*** EXCERPTED RECORDS ***

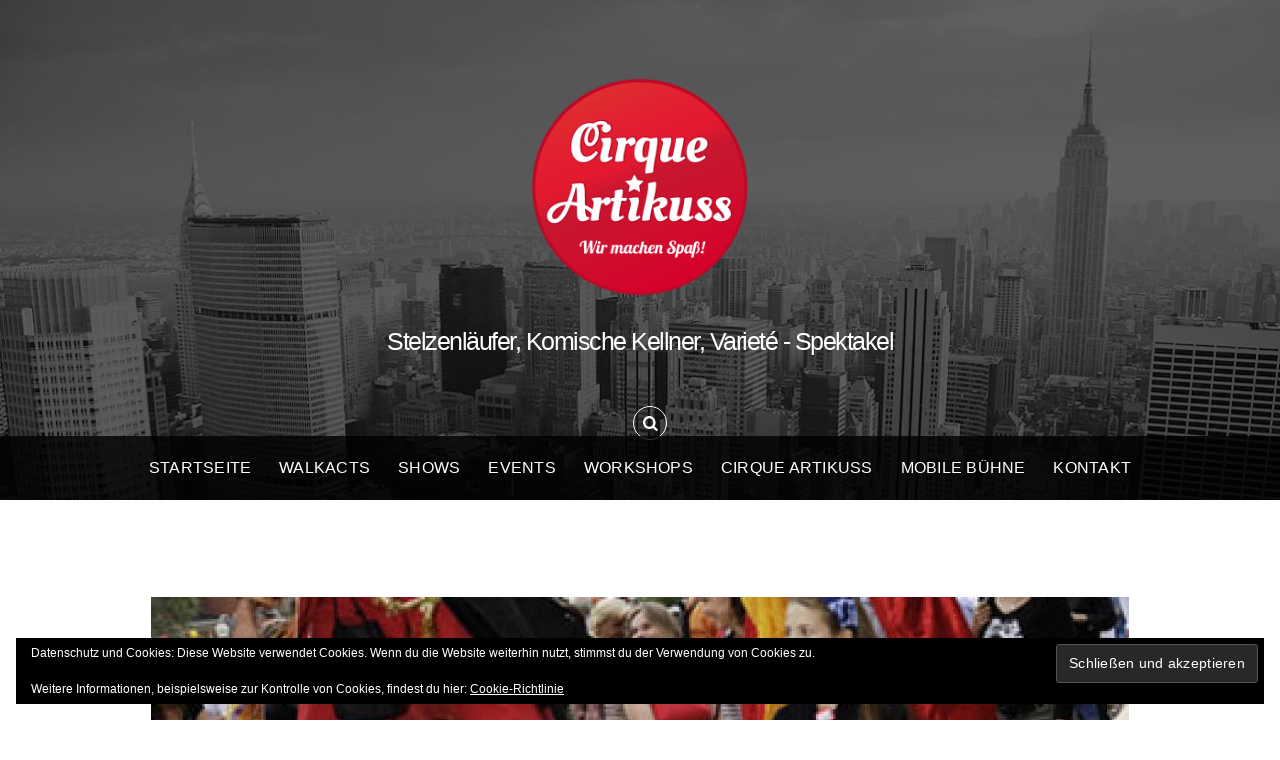

--- FILE ---
content_type: text/css
request_url: https://www.cirque-artikuss.de/wp-content/plugins/backtop/css/main.css
body_size: 182
content:
.lb-back-to-top {
    position: fixed;
    bottom: 2em;
    right: 0px;
    text-decoration: none;
    color: #FFF;
    background-color: #000;
    font-size: 12px;
    padding: 1em;
    display: none;
}

.lb-back-to-top:hover {    
    background-color: #CCC;
    color:#000;
}

--- FILE ---
content_type: text/css
request_url: https://www.cirque-artikuss.de/wp-content/uploads/themify-customizer.css?ver=25.01.23.09.16.59
body_size: 674
content:
/* Themify Customize Styling */
body[class*="themify"] #site-logo a img {		width: 220px; 
}
#site-description {	
	font-family: 'Lucida Sans Unicode', 'Lucida Grande', sans-serif;	font-weight:normal;
	font-size:25px;
 
}
@media screen and (max-width: 1280px) { /* Themify Customize Styling */
body[class*="themify"] #site-logo a img {		width: 220px; 
}
 }@media screen and (max-width: 768px) { /* Themify Customize Styling */
body[class*="themify"] #site-logo a img {		width: 220px; 
}
 }@media screen and (max-width: 680px) { /* Themify Customize Styling */
body[class*="themify"] #site-logo a img {		width: 220px; 
}
 }
/* Themify Custom CSS */
.single-portfolio-expanded .portfolio-post {	color: #fff;
}

.single-portfolio-expanded .close-expanded {    color: #fff;
}

--- FILE ---
content_type: text/javascript
request_url: https://www.cirque-artikuss.de/wp-content/themes/parallax/js/themify.header-slider.min.js?ver=2.9.2
body_size: 4913
content:
var $jscomp=$jscomp||{};$jscomp.scope={};$jscomp.findInternal=function(a,c,b){a instanceof String&&(a=String(a));for(var e=a.length,d=0;d<e;d++){var f=a[d];if(c.call(b,f,d,a))return{i:d,v:f}}return{i:-1,v:void 0}};$jscomp.defineProperty="function"==typeof Object.defineProperties?Object.defineProperty:function(a,c,b){a!=Array.prototype&&a!=Object.prototype&&(a[c]=b.value)};$jscomp.getGlobal=function(a){return"undefined"!=typeof window&&window===a?a:"undefined"!=typeof global&&null!=global?global:a};
$jscomp.global=$jscomp.getGlobal(this);$jscomp.polyfill=function(a,c,b,e){if(c){b=$jscomp.global;a=a.split(".");for(e=0;e<a.length-1;e++){var d=a[e];d in b||(b[d]={});b=b[d]}a=a[a.length-1];e=b[a];c=c(e);c!=e&&null!=c&&$jscomp.defineProperty(b,a,{configurable:!0,writable:!0,value:c})}};$jscomp.polyfill("Array.prototype.find",function(a){return a?a:function(a,b){return $jscomp.findInternal(this,a,b).v}},"es6-impl","es3");
(function(a){function c(a){a.addClass("current-slide")}function b(){a("#gallery-controller li").removeClass("current-slide")}function e(b){var c=b.filter(":first").attr("data-bg");!1==="object-fit"in document.body.style?a("#headerwrap").tb_backstretch(c,{fade:themifyVars.speed}):(a("#headerwrap").append('<img src="'+c+'" class="headerwrap-bg-deletable">'),a(".headerwrap-bg-deletable").animate({opacity:1},themifyVars.speed,function(){a(this).remove();a("#headerwrap").find(".headerwrap-bg").attr("src",
c)}))}var d=function(b){("keyup"!=b.type||27==b.which&&a("body").hasClass("fullscreen-active"))&&!a("#fullscreen-button").is(":animated")&&(a("#fullscreen-button").toggleClass("active"),a("#fullscreen-button").hasClass("active")?a("#fullscreen-button").animate({right:"-40px"},100).animate({top:"10px"},100).animate({right:"10px"}):a("#fullscreen-button").css({right:"-40px",top:""},100).animate({bottom:"10px"},100).animate({right:"10px"}))};a(document).ready(function(){themifyVars.autoplay=parseInt(themifyVars.autoplay,
10);10>=themifyVars.autoplay&&(themifyVars.autoplay*=1E3);themifyVars.speed=parseInt(themifyVars.speed,10);themifyVars.play="no"!=themifyVars.play;themifyVars.wrap="no"!=themifyVars.wrap;a("#gallery-controller img").each(function(){a(this).wrap('<span class="image-wrap" style="width: auto; height: auto;"/>');a(this).removeAttr("class")});a("#fullscreen-button").on("click",d);a("body").on("keyup",d);a(".carousel-playback").click(function(){a(this).toggleClass("paused")});a(window).on("resize",function(){if(0<
a("#gallery-controller").length){var b=a("#headerwrap").data("tb_backstretch");b&&b.resize()}})});a(window).load(function(){function d(){var d=5<a("#gallery-controller li").length?"0":"1";a("#gallery-controller .slides").carouFredSel({responsive:!0,circular:themifyVars.wrap,infinite:themifyVars.wrap,prev:{button:"#gallery-controller .carousel-prev",key:"left",onBefore:function(a){a=a.items.visible;b();e(a)},onAfter:function(a){c(a.items.visible.filter(":eq(0)"))}},next:{button:"#gallery-controller .carousel-next",
key:"right",onBefore:function(a){a=a.items.visible;b();e(a)},onAfter:function(a){c(a.items.visible.filter(":eq("+d+")"))}},width:"100%",auto:{play:themifyVars.play,timeoutDuration:themifyVars.autoplay,button:"#gallery-controller .carousel-playback"},swipe:!0,scroll:{items:1,duration:themifyVars.speed,onBefore:function(a){a=a.items.visible;b();e(a)},onAfter:function(a){c(a.items.visible.filter(":eq("+d+")"))}},items:{visible:5,minimum:1,width:20},onCreate:function(){a("#gallery-controller").css("height",
"auto").not(".tf-hide").css("visibility","visible");a("#headerwrap.header-gallery").addClass("header-gallery-ready");a("#gallery-controller .carousel-next, #gallery-controller .carousel-prev").wrap('<div class="carousel-arrow"/>');a("#gallery-controller .caroufredsel_wrapper + .carousel-nav-wrap").remove();a("#gallery-controller li:first").addClass("current-slide");2<a("#gallery-controller li").length&&a(".carousel-playback").css("display","inline-block");themifyVars.play||a(".carousel-playback").hide()}}).find("li").click(function(){a("#gallery-controller li").removeClass("current-slide");
a(this).addClass("current-slide");a("#gallery-controller li").trigger("slideTo",[a(this),0,!1,{items:1,duration:300,onBefore:function(a){},onAfter:function(a){}},null,"next"]);e(a(this))}).css("cursor","pointer");var g=[];a("#gallery-controller li").each(function(){g.push(a(this).attr("data-bg"))});a(g).each(function(){a("<img/>").attr("src",this)});!1==="object-fit"in document.body.style?a("#headerwrap").tb_backstretch(g[0],{fade:themifyVars.speed}):(a("#headerwrap").append('<img src="'+g[0]+'" class="headerwrap-bg">'),
a(".headerwrap-bg").animate({opacity:1}));var h=a("#headerwrap[data-bgcolor]");if(0<h.length){var f=h.data("bgcolor");h.hasClass("header-gallery")&&a(".tb_backstretch").css("background-color","#"+f)}}0<a("#gallery-controller").length&&Themify.LoadAsync(themify_vars.url+"/js/carousel.min.js",d,null,null,function(){return"undefined"!==typeof a.fn.carouFredSel})})})(jQuery);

*** End of EXCERPTED RECORDS ***

» **WHAT YOU ARE ASKED TO DO**: Show the lines of the entries that include the string "fade", copying each in full.

» **RESULT BELOW**:
(function(a){function c(a){a.addClass("current-slide")}function b(){a("#gallery-controller li").removeClass("current-slide")}function e(b){var c=b.filter(":first").attr("data-bg");!1==="object-fit"in document.body.style?a("#headerwrap").tb_backstretch(c,{fade:themifyVars.speed}):(a("#headerwrap").append('<img src="'+c+'" class="headerwrap-bg-deletable">'),a(".headerwrap-bg-deletable").animate({opacity:1},themifyVars.speed,function(){a(this).remove();a("#headerwrap").find(".headerwrap-bg").attr("src",
a(this).addClass("current-slide");a("#gallery-controller li").trigger("slideTo",[a(this),0,!1,{items:1,duration:300,onBefore:function(a){},onAfter:function(a){}},null,"next"]);e(a(this))}).css("cursor","pointer");var g=[];a("#gallery-controller li").each(function(){g.push(a(this).attr("data-bg"))});a(g).each(function(){a("<img/>").attr("src",this)});!1==="object-fit"in document.body.style?a("#headerwrap").tb_backstretch(g[0],{fade:themifyVars.speed}):(a("#headerwrap").append('<img src="'+g[0]+'" class="headerwrap-bg">'),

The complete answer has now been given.